Exercise task
Pick out every line below that contains the string "viewer" and copy each one. Case matters.

Recorded information
BEGIN
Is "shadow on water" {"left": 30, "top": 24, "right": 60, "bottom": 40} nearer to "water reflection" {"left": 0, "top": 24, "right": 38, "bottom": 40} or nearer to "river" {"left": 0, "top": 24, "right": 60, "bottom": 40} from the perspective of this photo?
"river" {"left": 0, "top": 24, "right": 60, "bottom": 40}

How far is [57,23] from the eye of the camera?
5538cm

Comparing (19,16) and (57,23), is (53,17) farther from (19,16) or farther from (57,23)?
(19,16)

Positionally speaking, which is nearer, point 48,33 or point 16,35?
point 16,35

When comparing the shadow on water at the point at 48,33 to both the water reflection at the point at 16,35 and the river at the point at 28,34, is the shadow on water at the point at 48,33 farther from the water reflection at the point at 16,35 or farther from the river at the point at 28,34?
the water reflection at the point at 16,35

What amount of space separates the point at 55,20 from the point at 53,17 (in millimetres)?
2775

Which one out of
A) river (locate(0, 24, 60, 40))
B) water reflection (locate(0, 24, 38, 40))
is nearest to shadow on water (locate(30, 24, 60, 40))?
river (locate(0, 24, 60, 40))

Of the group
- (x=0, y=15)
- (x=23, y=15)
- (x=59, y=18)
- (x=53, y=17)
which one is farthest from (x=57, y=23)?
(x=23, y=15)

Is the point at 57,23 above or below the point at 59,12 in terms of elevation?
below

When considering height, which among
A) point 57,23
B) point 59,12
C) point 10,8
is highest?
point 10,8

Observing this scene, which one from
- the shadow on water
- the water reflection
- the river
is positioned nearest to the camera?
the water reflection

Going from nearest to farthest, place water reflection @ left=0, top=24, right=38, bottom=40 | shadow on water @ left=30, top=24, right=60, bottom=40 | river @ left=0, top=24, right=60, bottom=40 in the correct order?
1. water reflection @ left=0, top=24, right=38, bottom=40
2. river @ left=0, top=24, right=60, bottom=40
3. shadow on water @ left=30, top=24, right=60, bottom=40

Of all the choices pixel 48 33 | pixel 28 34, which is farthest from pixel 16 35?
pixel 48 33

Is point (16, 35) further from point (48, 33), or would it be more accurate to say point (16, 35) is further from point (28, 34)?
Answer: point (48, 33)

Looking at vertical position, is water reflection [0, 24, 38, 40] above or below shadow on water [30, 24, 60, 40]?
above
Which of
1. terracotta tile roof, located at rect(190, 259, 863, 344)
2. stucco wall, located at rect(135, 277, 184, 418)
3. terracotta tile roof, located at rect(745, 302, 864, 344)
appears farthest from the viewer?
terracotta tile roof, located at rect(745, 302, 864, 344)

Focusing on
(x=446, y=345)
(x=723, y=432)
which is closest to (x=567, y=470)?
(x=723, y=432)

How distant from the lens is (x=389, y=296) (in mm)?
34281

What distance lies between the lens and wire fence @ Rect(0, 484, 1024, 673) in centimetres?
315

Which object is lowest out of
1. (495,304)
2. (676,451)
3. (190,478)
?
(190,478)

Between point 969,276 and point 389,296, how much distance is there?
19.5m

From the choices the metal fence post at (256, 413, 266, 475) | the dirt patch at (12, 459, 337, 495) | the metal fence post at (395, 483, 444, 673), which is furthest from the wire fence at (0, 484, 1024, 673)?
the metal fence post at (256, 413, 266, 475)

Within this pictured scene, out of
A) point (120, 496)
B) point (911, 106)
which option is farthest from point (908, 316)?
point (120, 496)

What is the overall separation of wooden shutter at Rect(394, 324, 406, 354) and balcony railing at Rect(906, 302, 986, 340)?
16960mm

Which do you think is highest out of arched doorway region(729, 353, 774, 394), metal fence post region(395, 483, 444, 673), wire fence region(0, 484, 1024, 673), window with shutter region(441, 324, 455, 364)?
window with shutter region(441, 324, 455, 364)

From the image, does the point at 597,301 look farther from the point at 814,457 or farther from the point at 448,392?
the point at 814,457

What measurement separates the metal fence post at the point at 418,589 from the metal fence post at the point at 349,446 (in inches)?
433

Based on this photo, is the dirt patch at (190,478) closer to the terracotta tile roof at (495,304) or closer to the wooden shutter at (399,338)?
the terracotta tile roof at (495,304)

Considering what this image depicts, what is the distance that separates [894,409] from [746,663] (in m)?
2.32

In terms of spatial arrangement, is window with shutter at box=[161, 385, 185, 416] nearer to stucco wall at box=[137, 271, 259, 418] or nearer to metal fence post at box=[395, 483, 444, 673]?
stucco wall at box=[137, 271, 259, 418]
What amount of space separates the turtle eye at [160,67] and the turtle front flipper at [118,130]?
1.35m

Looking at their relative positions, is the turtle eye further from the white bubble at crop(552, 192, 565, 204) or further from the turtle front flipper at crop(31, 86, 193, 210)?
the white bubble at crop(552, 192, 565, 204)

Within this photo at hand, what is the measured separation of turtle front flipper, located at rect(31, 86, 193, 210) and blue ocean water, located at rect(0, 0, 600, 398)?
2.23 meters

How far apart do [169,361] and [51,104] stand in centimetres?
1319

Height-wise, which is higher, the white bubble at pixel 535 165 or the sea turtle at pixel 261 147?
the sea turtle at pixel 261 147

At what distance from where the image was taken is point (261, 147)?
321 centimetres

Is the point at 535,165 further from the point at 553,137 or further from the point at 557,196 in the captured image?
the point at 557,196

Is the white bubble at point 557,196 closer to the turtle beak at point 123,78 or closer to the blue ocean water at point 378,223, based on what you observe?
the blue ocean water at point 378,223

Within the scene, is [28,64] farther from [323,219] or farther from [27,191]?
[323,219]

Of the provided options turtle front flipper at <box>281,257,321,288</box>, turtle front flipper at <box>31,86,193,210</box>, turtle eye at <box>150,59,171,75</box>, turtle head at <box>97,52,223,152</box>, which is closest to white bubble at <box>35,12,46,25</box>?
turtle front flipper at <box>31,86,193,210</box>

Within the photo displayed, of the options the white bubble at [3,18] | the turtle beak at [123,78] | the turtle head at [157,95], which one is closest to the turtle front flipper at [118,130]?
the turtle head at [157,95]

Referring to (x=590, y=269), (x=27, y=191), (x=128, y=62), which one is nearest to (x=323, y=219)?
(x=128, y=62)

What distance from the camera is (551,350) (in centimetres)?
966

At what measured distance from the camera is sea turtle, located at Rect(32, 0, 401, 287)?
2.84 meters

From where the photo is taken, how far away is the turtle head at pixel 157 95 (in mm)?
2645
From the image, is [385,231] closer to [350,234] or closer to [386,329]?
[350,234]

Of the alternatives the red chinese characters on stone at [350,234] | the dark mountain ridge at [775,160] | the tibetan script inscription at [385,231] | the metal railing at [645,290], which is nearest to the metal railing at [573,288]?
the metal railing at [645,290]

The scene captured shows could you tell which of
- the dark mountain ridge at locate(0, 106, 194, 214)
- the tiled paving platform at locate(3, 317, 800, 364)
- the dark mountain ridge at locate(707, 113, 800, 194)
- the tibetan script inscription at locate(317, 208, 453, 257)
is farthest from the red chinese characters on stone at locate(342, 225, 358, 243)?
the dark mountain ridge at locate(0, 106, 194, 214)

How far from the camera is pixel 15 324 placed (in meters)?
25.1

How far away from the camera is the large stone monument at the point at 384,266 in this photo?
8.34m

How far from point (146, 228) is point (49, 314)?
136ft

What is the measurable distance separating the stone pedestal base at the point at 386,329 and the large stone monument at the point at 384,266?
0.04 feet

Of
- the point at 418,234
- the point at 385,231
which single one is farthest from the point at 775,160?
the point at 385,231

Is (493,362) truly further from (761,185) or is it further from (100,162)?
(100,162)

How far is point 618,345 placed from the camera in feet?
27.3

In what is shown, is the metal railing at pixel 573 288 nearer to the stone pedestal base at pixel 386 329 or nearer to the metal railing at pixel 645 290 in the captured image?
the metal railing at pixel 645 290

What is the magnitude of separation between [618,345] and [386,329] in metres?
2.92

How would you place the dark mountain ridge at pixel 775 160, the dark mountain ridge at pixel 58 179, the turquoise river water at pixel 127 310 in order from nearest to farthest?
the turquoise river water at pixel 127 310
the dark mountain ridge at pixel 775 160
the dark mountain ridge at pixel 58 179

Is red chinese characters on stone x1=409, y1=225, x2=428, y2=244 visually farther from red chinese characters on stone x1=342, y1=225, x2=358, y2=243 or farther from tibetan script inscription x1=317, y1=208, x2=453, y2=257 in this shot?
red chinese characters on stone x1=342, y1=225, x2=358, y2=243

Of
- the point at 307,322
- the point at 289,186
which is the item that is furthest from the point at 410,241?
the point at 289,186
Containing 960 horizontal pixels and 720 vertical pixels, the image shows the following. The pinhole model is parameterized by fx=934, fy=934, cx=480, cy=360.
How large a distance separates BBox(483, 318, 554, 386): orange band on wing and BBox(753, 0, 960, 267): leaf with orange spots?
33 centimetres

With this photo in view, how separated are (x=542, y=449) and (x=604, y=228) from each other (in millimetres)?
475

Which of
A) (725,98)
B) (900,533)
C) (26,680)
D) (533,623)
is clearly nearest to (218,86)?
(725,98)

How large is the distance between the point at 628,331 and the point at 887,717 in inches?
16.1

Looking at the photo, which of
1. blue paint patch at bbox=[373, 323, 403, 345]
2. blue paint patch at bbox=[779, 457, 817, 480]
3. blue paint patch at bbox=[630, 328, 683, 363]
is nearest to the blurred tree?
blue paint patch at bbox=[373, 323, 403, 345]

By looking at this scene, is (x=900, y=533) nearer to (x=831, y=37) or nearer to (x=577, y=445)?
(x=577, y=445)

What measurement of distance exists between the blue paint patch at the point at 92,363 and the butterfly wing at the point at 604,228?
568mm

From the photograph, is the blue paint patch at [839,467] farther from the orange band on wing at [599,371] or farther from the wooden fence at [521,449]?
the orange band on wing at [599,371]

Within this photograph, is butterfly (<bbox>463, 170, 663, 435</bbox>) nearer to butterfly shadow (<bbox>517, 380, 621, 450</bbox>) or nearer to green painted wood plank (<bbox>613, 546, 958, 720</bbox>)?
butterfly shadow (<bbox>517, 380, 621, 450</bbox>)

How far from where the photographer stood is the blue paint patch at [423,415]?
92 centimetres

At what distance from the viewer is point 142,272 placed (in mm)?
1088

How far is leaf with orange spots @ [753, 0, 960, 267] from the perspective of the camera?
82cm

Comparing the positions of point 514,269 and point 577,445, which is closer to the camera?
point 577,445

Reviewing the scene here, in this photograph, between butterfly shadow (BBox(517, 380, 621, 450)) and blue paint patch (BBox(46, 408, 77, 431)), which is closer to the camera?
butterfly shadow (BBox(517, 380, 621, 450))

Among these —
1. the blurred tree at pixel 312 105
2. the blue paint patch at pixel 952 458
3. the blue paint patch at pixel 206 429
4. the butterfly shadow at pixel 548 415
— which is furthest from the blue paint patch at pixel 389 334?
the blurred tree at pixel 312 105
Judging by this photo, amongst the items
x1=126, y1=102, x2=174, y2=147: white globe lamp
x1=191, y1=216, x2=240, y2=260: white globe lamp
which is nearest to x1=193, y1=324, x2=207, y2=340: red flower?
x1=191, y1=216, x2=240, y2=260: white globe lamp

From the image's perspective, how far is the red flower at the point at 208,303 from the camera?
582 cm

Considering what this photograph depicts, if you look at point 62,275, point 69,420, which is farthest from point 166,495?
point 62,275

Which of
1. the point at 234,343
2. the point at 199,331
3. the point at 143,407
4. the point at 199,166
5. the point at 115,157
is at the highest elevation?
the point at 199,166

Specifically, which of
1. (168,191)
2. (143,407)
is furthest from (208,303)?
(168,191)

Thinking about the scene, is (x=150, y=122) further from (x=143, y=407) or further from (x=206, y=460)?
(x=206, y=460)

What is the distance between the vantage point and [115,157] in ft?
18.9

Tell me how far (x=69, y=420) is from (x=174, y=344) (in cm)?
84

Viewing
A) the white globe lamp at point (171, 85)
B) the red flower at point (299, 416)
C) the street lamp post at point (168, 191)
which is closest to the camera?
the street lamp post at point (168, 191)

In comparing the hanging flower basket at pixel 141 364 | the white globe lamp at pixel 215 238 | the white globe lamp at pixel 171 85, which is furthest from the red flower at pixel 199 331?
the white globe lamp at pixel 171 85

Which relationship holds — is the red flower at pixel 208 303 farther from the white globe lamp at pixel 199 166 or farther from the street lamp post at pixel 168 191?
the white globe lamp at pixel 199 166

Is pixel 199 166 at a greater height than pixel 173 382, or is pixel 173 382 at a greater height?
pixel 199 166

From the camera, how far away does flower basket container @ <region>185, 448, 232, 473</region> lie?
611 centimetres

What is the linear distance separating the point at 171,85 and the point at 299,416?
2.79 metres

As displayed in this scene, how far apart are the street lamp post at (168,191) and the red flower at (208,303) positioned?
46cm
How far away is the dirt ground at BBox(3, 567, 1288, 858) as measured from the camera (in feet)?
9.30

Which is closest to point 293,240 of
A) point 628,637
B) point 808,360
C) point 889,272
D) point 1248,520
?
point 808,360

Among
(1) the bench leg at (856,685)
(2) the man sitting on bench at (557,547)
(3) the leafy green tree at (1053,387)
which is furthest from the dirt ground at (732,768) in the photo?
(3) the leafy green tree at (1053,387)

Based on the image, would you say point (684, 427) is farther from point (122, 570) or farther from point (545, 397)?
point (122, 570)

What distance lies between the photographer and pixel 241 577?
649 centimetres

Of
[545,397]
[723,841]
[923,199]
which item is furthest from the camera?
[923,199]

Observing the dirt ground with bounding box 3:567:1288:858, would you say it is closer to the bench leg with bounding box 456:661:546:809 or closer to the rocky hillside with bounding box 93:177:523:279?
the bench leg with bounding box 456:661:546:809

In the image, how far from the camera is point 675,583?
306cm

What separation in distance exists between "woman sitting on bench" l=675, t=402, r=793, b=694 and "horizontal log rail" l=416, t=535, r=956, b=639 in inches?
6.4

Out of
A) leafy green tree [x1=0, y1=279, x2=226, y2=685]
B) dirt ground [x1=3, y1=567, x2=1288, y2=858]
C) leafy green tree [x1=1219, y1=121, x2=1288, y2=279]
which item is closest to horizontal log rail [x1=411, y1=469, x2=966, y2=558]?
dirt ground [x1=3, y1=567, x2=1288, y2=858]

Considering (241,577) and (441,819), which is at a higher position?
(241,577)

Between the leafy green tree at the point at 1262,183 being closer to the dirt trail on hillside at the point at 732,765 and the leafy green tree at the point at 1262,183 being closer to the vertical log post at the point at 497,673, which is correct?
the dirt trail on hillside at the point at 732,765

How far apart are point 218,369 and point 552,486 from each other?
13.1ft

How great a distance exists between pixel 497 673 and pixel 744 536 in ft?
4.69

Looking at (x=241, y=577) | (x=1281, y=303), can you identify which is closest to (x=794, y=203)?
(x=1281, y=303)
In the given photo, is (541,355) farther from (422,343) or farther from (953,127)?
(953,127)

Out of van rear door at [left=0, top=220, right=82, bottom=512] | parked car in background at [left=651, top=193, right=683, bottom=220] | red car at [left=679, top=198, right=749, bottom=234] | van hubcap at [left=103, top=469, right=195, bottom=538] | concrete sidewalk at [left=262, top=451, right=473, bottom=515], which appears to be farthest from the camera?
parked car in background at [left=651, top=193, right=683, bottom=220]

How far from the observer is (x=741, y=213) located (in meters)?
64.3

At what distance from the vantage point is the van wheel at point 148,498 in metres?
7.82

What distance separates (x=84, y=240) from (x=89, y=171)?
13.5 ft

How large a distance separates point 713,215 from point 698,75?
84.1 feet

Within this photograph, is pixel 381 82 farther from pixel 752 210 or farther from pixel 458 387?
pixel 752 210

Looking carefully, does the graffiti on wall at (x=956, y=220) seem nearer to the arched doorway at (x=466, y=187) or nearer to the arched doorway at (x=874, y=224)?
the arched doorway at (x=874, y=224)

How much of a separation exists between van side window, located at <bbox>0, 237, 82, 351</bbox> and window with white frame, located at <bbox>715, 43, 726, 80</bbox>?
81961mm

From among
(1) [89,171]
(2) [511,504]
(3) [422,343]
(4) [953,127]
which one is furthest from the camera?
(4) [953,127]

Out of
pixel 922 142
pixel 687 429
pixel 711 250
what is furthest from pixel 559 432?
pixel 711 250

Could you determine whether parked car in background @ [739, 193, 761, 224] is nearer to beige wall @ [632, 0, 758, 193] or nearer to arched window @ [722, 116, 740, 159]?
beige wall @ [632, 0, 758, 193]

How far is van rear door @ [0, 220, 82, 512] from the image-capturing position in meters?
END
Written solution
appears farthest from the viewer?
At what distance from the viewer is point 142,272 placed (in mm)?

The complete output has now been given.